• _Records for the task_
* BEGIN *

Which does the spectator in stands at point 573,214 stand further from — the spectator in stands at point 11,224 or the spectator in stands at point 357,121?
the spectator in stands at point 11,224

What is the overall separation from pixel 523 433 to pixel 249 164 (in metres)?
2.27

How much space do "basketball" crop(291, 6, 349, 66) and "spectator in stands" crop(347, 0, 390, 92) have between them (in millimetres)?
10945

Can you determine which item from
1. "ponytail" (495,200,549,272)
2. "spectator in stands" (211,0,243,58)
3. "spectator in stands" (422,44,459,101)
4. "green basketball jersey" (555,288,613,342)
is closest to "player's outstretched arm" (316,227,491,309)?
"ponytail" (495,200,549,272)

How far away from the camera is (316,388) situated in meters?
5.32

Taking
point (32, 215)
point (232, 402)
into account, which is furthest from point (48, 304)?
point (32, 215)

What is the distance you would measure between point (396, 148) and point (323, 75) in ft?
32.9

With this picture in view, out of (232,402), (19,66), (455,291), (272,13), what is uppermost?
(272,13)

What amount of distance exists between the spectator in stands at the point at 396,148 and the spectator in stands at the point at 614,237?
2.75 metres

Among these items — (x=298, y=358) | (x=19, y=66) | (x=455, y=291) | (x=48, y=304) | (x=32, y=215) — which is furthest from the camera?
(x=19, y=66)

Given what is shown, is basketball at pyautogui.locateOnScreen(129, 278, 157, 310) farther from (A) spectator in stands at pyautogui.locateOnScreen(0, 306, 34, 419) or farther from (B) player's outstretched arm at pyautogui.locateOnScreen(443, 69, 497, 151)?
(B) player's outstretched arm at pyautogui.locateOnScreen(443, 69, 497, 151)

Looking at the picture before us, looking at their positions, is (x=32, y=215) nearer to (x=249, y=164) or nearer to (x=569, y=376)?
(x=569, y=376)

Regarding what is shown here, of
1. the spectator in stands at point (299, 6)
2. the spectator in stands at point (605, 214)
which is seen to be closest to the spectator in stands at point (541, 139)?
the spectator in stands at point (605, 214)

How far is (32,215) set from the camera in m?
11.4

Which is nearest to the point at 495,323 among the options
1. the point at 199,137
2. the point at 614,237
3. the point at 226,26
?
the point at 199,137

* END *

• _Goal_
Restate the data above exactly, keeping each word as it stands.

• _Right answer_
Which does the spectator in stands at point 573,214 stand further from — the spectator in stands at point 11,224 or the spectator in stands at point 357,121?
the spectator in stands at point 11,224

What is the overall separation from pixel 523 433 to pixel 249 164 (in metres)?
2.27

How much space do "basketball" crop(291, 6, 349, 66) and "spectator in stands" crop(347, 0, 390, 92) have between them (in millimetres)?
10945

Can you determine which item from
1. "ponytail" (495,200,549,272)
2. "spectator in stands" (211,0,243,58)
3. "spectator in stands" (422,44,459,101)
4. "green basketball jersey" (555,288,613,342)
is closest to "player's outstretched arm" (316,227,491,309)?
"ponytail" (495,200,549,272)

How far away from the camera is (316,388) situated in meters?
5.32

Taking
point (32, 215)
point (232, 402)
into account, which is furthest from point (48, 304)?
point (32, 215)

What is the distance you would measure between point (396, 148) and point (323, 75) in ft?
32.9

With this picture in view, out of (232,402), (19,66), (455,291), (272,13), what is uppermost?
(272,13)

What amount of distance exists between the spectator in stands at the point at 396,148 and the spectator in stands at the point at 614,237?
2.75 metres

Among these items — (x=298, y=358) | (x=19, y=66) | (x=455, y=291) | (x=48, y=304) | (x=32, y=215) — which is furthest from the camera?
(x=19, y=66)

Given what is shown, is basketball at pyautogui.locateOnScreen(129, 278, 157, 310) farther from (A) spectator in stands at pyautogui.locateOnScreen(0, 306, 34, 419) or farther from (B) player's outstretched arm at pyautogui.locateOnScreen(443, 69, 497, 151)?
(B) player's outstretched arm at pyautogui.locateOnScreen(443, 69, 497, 151)

Looking at the picture before us, looking at their positions, is (x=32, y=215) nearer to (x=249, y=164) or nearer to (x=569, y=376)?
(x=569, y=376)

Regarding what is shown here, of
1. the spectator in stands at point (299, 6)
2. the spectator in stands at point (605, 214)
which is seen to be closest to the spectator in stands at point (541, 139)?
the spectator in stands at point (605, 214)

How far is (32,215) set from the camera in m?
11.4

Which is nearest to the point at 495,323 among the options
1. the point at 199,137
2. the point at 614,237
3. the point at 226,26
?
the point at 199,137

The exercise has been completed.